Plusieurs études ont établi la relation entre la quantité et la qualité du sommeil et des problèmes de santé chroniques, notamment en matière d’obésité, de diabète ou d’hypertension.

Les rapports de l'OCDE épinglent régulièrement la France pour la trop grande concentration des cours dispensés, qui donne lieu à des rythmes trop soutenus. Est-ce davantage le nombre d'heures de cours, ou son aménagement dans la journée qui est à mettre en cause ?

Damien Léger : Ce phénomène est très visible en France, mais on le constate aussi à l’international. J’ai travaillé plusieurs années à l’université de Stanford où l’on décrivait le même problème de sommeil chez les adolescents.
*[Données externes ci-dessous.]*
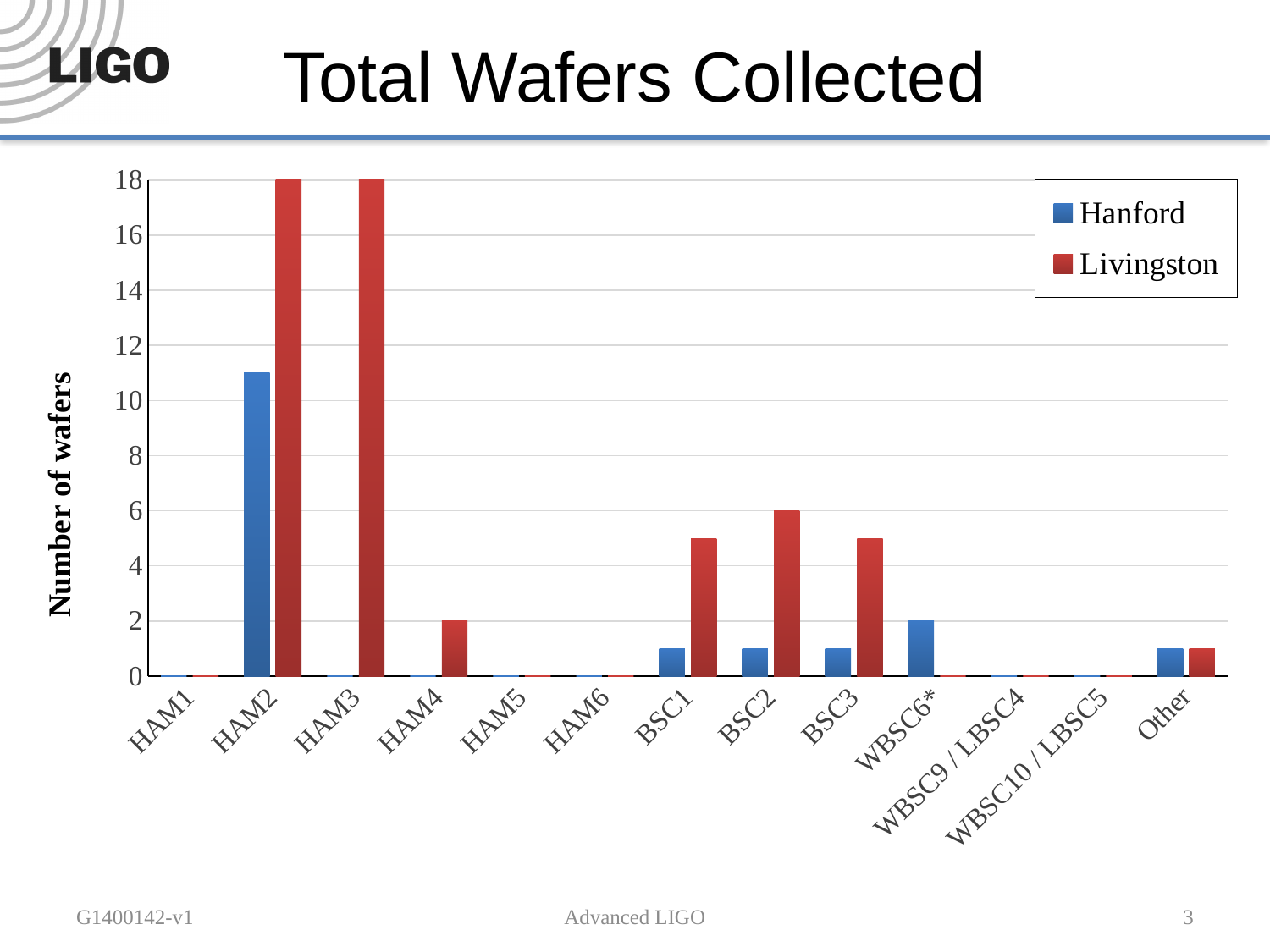
What type of chart is shown on the slide? bar chart What is the Livingston value for BSC2? 6 What is the Livingston value for HAM4? 2 What is the Hanford value for WBSC6*? 2 How many series does the legend list? 2 Which category has the highest Hanford value? HAM2 Is the Hanford value for HAM2 greater or less than 10? greater What is the Livingston value for HAM2? 18 What is the difference between the Livingston values for HAM3 and HAM4? 16 For HAM2, which series has the larger value, Hanford or Livingston? Livingston What is the Livingston value for HAM3? 18 How many categories are shown on the x axis? 13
Il y a d’ailleurs eu quelques tentatives pour reculer d’une heure le début des cours le matin, notamment à l’université de Brown. Dans les premiers temps, l’effet était positif, et les étudiants étaient plus alertes pendant les cours. Mais dans un second temps, ils se couchaient plus tard et l’effet positif avait donc disparu. Quelques soient les repères horaires donnés, la tendance au décalage émergera du plan physiologique et comportemental.

Michèle Freud : il est en effet important de songer à respecter les rythmes biologiques et psychologiques des enfants, et donc il s’agit davantage d’une question  à mon sens d’aménagement…de tenir compte  de la fluctuation des périodes de vigilance et des performances intellectuelles

Les rythmes sociaux actuels conjugués à l'heure matinale des premiers cours ne permettent pas d'atteindre ces 9 heures. Les modifications biologiques de l'adolescent pourraient-ils expliquer en partie le fait qu'ils se couchent tard ?

Michèle Freud : Oui, aussi, le corps se transforme, les transformations hormonales de la puberté ont une certaine influence, le sommeil lent profond devient moins dense, le sommeil est plus léger en début de nuit, et s’il y a trop de stimulations, l’ado ne parvient pas à s’endormir.

Que gagnerait-on à décaler le début des cours ? Comment s'y prendre ?

Damien Léger :Ce qui pourrait être conseillé pour les cours, c’est de ne pas demander le matin une concentration trop importante aux lycéens, comme des examens ou des contrôles. L’évolution de la concentration dans la journée montre qu’elle est importante à certains moments de la journée, mais pas à tous, et les premières heures de cours sont donc moins productives que plus tard, du fait de ces privations de sommeil. 

Il faudrait également encourager la sieste, qui disparaît avec les petites classes pour des questions d’organisation. Pourtant on sait qu’une sieste de 20 minutes permet de restaurer les capacités de concentration et d’attention de manière fantastique. Elle a également un effet préventif : on s’est rendu compte d’après les dernières recherches que la sieste restaurait des fonctions d’ordre physiologiques vasculaires ou même inflammatoires.

Michèle Freud : L’adolescence est une période mouvementée, et l’ado aime se coucher tard, le déficit de sommeil s’accumule, du fait de ce changement biologique , il passe à un cycle veille/sommeil plus tardif, et les cours matinaux sont souvent difficiles à suivre. Une étude conduite au  Bradley Hasbro Children’s Research Center a révélé qu’un début des classes plus tardif le matin était lié à une amélioration du sommeil et de l’humeur des adolescents. Peut-être qu’adapter  les horaires aux rythmes circadiens des adolescents  leur permettrait d’être plus toniques le matin…



(1). Parue dans la revue Applied Ergonomics.

(2). Jacques Taillard et al. "In-Car Nocturnal Blue Light Exposure Improves Motorway Driving: A Randomized Controlled Trial", PLOS ONE, 10.1371/journal.pone.0046750.